# [WHAT THIS TASK INVOLVES]
Your reply should contain every record, restated word for word.

# [SOURCE DATA]

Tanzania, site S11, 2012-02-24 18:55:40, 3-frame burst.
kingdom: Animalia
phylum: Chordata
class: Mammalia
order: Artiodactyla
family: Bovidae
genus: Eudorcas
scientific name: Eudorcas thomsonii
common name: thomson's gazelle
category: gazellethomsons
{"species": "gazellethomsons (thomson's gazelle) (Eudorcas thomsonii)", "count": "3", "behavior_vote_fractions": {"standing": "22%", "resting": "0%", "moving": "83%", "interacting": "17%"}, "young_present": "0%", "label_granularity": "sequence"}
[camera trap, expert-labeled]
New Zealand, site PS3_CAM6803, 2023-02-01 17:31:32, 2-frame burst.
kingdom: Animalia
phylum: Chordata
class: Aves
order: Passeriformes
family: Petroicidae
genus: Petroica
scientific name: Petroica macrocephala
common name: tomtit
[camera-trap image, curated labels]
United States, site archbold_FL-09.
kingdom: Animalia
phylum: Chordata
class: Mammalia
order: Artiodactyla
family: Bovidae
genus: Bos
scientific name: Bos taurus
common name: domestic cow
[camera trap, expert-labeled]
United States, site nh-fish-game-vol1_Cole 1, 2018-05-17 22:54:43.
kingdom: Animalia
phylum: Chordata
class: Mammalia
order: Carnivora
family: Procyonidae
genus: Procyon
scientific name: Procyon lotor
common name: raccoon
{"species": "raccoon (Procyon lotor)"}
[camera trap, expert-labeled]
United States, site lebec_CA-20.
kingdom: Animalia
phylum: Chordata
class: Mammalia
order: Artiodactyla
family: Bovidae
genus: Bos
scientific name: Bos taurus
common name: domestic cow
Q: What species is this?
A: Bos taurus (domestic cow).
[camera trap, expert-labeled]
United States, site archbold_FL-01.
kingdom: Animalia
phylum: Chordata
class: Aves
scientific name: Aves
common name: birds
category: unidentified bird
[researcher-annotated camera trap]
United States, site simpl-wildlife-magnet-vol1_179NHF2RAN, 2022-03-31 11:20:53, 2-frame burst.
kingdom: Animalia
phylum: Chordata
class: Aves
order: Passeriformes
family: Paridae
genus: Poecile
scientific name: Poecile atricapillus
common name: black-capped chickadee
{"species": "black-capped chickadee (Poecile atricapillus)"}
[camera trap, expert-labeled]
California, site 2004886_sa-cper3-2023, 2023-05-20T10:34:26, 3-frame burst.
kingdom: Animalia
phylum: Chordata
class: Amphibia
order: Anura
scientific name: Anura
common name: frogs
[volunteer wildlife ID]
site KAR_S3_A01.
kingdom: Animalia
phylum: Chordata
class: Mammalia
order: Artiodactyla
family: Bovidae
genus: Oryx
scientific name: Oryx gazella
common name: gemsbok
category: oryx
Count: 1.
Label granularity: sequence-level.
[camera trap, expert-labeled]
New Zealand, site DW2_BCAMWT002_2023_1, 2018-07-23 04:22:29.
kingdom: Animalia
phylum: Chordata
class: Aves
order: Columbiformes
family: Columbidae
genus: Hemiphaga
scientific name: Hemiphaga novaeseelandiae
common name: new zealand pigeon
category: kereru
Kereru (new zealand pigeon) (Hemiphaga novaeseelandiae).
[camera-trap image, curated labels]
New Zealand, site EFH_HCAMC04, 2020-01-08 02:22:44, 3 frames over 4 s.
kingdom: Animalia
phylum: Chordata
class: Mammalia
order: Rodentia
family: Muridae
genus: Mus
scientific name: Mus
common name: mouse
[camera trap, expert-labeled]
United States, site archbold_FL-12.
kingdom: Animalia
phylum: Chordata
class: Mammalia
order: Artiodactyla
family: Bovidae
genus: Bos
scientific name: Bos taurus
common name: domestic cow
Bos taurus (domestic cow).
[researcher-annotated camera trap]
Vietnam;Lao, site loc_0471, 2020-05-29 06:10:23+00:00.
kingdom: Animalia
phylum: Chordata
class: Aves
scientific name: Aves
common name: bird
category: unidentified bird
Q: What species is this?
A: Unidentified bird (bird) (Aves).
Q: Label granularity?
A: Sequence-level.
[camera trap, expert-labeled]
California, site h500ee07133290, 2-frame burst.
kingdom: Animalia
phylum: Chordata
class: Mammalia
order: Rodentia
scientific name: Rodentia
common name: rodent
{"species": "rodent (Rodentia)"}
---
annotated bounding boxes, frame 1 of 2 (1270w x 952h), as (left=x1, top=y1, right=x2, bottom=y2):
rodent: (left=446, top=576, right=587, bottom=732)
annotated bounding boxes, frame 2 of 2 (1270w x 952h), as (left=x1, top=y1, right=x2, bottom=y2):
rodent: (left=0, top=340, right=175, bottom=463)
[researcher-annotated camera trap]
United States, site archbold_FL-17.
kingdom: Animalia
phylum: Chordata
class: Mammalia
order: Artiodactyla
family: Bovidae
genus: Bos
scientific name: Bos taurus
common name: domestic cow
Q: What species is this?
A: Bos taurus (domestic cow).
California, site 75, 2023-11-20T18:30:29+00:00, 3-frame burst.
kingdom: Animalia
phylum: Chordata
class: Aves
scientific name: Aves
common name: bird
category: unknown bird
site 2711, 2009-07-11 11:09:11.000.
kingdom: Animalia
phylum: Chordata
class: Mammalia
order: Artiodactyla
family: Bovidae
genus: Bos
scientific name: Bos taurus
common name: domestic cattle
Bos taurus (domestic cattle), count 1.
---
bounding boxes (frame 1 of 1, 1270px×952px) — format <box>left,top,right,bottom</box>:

# [EXERCISE ANSWER]
Tanzania, site S11, 2012-02-24 18:55:40, 3-frame burst.
kingdom: Animalia
phylum: Chordata
class: Mammalia
order: Artiodactyla
family: Bovidae
genus: Eudorcas
scientific name: Eudorcas thomsonii
common name: thomson's gazelle
category: gazellethomsons
{"species": "gazellethomsons (thomson's gazelle) (Eudorcas thomsonii)", "count": "3", "behavior_vote_fractions": {"standing": "22%", "resting": "0%", "moving": "83%", "interacting": "17%"}, "young_present": "0%", "label_granularity": "sequence"}
[camera trap, expert-labeled]
New Zealand, site PS3_CAM6803, 2023-02-01 17:31:32, 2-frame burst.
kingdom: Animalia
phylum: Chordata
class: Aves
order: Passeriformes
family: Petroicidae
genus: Petroica
scientific name: Petroica macrocephala
common name: tomtit
[camera-trap image, curated labels]
United States, site archbold_FL-09.
kingdom: Animalia
phylum: Chordata
class: Mammalia
order: Artiodactyla
family: Bovidae
genus: Bos
scientific name: Bos taurus
common name: domestic cow
[camera trap, expert-labeled]
United States, site nh-fish-game-vol1_Cole 1, 2018-05-17 22:54:43.
kingdom: Animalia
phylum: Chordata
class: Mammalia
order: Carnivora
family: Procyonidae
genus: Procyon
scientific name: Procyon lotor
common name: raccoon
{"species": "raccoon (Procyon lotor)"}
[camera trap, expert-labeled]
United States, site lebec_CA-20.
kingdom: Animalia
phylum: Chordata
class: Mammalia
order: Artiodactyla
family: Bovidae
genus: Bos
scientific name: Bos taurus
common name: domestic cow
Q: What species is this?
A: Bos taurus (domestic cow).
[camera trap, expert-labeled]
United States, site archbold_FL-01.
kingdom: Animalia
phylum: Chordata
class: Aves
scientific name: Aves
common name: birds
category: unidentified bird
[researcher-annotated camera trap]
United States, site simpl-wildlife-magnet-vol1_179NHF2RAN, 2022-03-31 11:20:53, 2-frame burst.
kingdom: Animalia
phylum: Chordata
class: Aves
order: Passeriformes
family: Paridae
genus: Poecile
scientific name: Poecile atricapillus
common name: black-capped chickadee
{"species": "black-capped chickadee (Poecile atricapillus)"}
[camera trap, expert-labeled]
California, site 2004886_sa-cper3-2023, 2023-05-20T10:34:26, 3-frame burst.
kingdom: Animalia
phylum: Chordata
class: Amphibia
order: Anura
scientific name: Anura
common name: frogs
[volunteer wildlife ID]
site KAR_S3_A01.
kingdom: Animalia
phylum: Chordata
class: Mammalia
order: Artiodactyla
family: Bovidae
genus: Oryx
scientific name: Oryx gazella
common name: gemsbok
category: oryx
Count: 1.
Label granularity: sequence-level.
[camera trap, expert-labeled]
New Zealand, site DW2_BCAMWT002_2023_1, 2018-07-23 04:22:29.
kingdom: Animalia
phylum: Chordata
class: Aves
order: Columbiformes
family: Columbidae
genus: Hemiphaga
scientific name: Hemiphaga novaeseelandiae
common name: new zealand pigeon
category: kereru
Kereru (new zealand pigeon) (Hemiphaga novaeseelandiae).
[camera-trap image, curated labels]
New Zealand, site EFH_HCAMC04, 2020-01-08 02:22:44, 3 frames over 4 s.
kingdom: Animalia
phylum: Chordata
class: Mammalia
order: Rodentia
family: Muridae
genus: Mus
scientific name: Mus
common name: mouse
[camera trap, expert-labeled]
United States, site archbold_FL-12.
kingdom: Animalia
phylum: Chordata
class: Mammalia
order: Artiodactyla
family: Bovidae
genus: Bos
scientific name: Bos taurus
common name: domestic cow
Bos taurus (domestic cow).
[researcher-annotated camera trap]
Vietnam;Lao, site loc_0471, 2020-05-29 06:10:23+00:00.
kingdom: Animalia
phylum: Chordata
class: Aves
scientific name: Aves
common name: bird
category: unidentified bird
Q: What species is this?
A: Unidentified bird (bird) (Aves).
Q: Label granularity?
A: Sequence-level.
[camera trap, expert-labeled]
California, site h500ee07133290, 2-frame burst.
kingdom: Animalia
phylum: Chordata
class: Mammalia
order: Rodentia
scientific name: Rodentia
common name: rodent
{"species": "rodent (Rodentia)"}
---
annotated bounding boxes, frame 1 of 2 (1270w x 952h), as (left=x1, top=y1, right=x2, bottom=y2):
rodent: (left=446, top=576, right=587, bottom=732)
annotated bounding boxes, frame 2 of 2 (1270w x 952h), as (left=x1, top=y1, right=x2, bottom=y2):
rodent: (left=0, top=340, right=175, bottom=463)
[researcher-annotated camera trap]
United States, site archbold_FL-17.
kingdom: Animalia
phylum: Chordata
class: Mammalia
order: Artiodactyla
family: Bovidae
genus: Bos
scientific name: Bos taurus
common name: domestic cow
Q: What species is this?
A: Bos taurus (domestic cow).
California, site 75, 2023-11-20T18:30:29+00:00, 3-frame burst.
kingdom: Animalia
phylum: Chordata
class: Aves
scientific name: Aves
common name: bird
category: unknown bird
site 2711, 2009-07-11 11:09:11.000.
kingdom: Animalia
phylum: Chordata
class: Mammalia
order: Artiodactyla
family: Bovidae
genus: Bos
scientific name: Bos taurus
common name: domestic cattle
Bos taurus (domestic cattle), count 1.
---
bounding boxes (frame 1 of 1, 1270px×952px) — format <box>left,top,right,bottom</box>:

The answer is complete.